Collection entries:
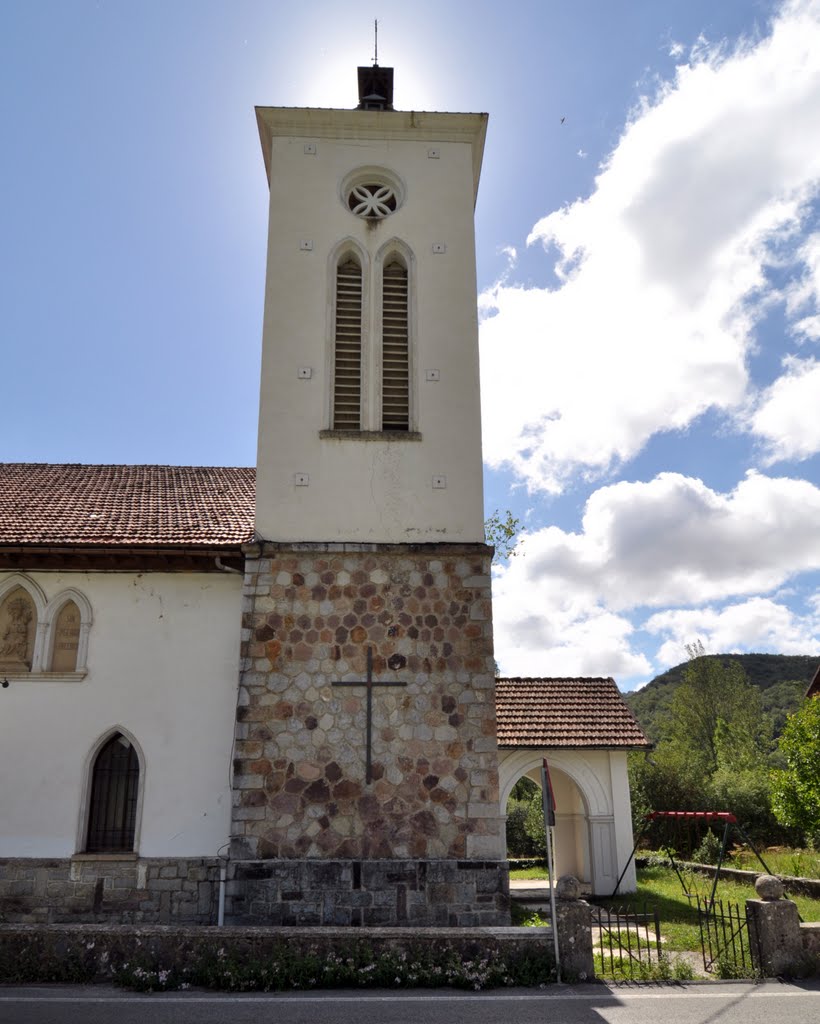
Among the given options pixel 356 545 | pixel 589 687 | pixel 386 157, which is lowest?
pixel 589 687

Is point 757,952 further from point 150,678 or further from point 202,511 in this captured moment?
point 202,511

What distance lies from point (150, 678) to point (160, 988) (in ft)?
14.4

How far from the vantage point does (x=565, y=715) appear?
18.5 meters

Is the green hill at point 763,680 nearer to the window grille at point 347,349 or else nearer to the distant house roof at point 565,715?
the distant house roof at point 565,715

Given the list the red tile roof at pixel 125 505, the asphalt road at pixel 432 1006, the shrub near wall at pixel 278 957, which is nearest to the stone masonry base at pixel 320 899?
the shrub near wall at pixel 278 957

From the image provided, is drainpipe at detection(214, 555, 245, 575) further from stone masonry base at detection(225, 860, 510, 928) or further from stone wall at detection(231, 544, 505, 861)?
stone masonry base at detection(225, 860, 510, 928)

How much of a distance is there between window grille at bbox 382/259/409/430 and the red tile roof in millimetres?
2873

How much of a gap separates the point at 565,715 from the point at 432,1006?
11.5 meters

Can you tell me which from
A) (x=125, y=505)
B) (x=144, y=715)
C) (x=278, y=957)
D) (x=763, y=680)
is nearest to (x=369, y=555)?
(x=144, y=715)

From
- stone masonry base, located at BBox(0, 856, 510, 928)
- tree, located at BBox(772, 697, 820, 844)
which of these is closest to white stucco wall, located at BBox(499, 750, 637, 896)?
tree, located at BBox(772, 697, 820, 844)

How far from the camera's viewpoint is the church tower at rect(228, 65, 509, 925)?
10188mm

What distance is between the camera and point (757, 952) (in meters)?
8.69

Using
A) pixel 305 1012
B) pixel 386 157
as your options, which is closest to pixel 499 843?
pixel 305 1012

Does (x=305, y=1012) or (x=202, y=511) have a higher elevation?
--
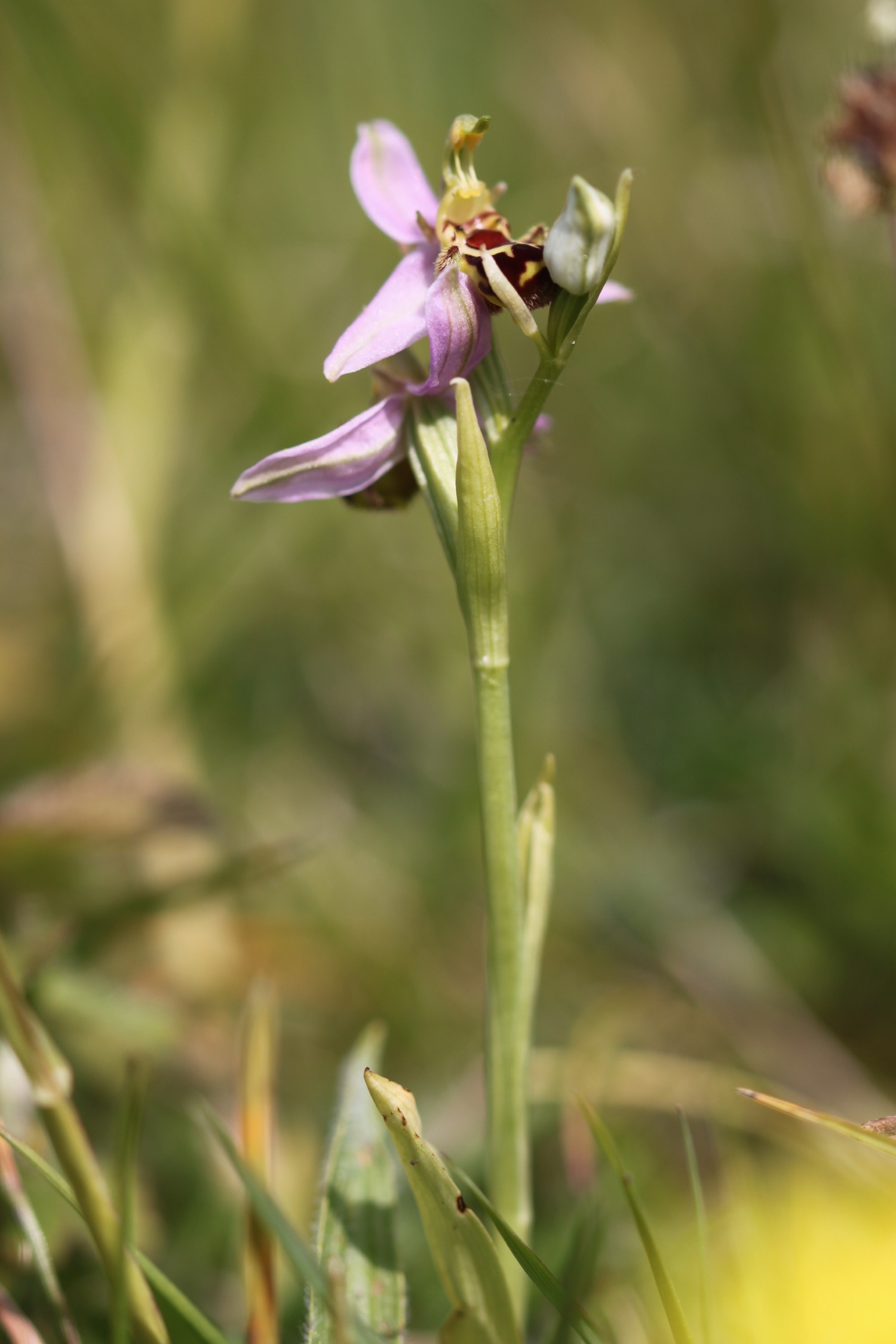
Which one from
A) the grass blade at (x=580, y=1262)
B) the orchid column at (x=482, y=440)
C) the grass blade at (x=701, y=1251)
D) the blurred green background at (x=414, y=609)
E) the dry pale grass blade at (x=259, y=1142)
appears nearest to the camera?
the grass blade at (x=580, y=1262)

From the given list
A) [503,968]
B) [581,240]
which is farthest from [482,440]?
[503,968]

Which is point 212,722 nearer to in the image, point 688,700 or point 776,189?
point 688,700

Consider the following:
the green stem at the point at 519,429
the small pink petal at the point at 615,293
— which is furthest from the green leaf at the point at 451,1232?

Objective: Copy the entries starting at the line containing "Among the given" and ending at the line containing "18.5 meters", substituting "camera position" for "vantage point" and keeping everything else the same.

Complete output:
Among the given options pixel 356 545 | pixel 589 687 | pixel 386 157, which is lowest?
pixel 589 687

Is point 757,952 further from point 150,678 or further from point 202,511 in this captured moment?
point 202,511

What distance lies from point (150, 678) to point (160, 988) (in ft)?
14.4

How far from the camera position does (x=565, y=715) appear?
18.5 meters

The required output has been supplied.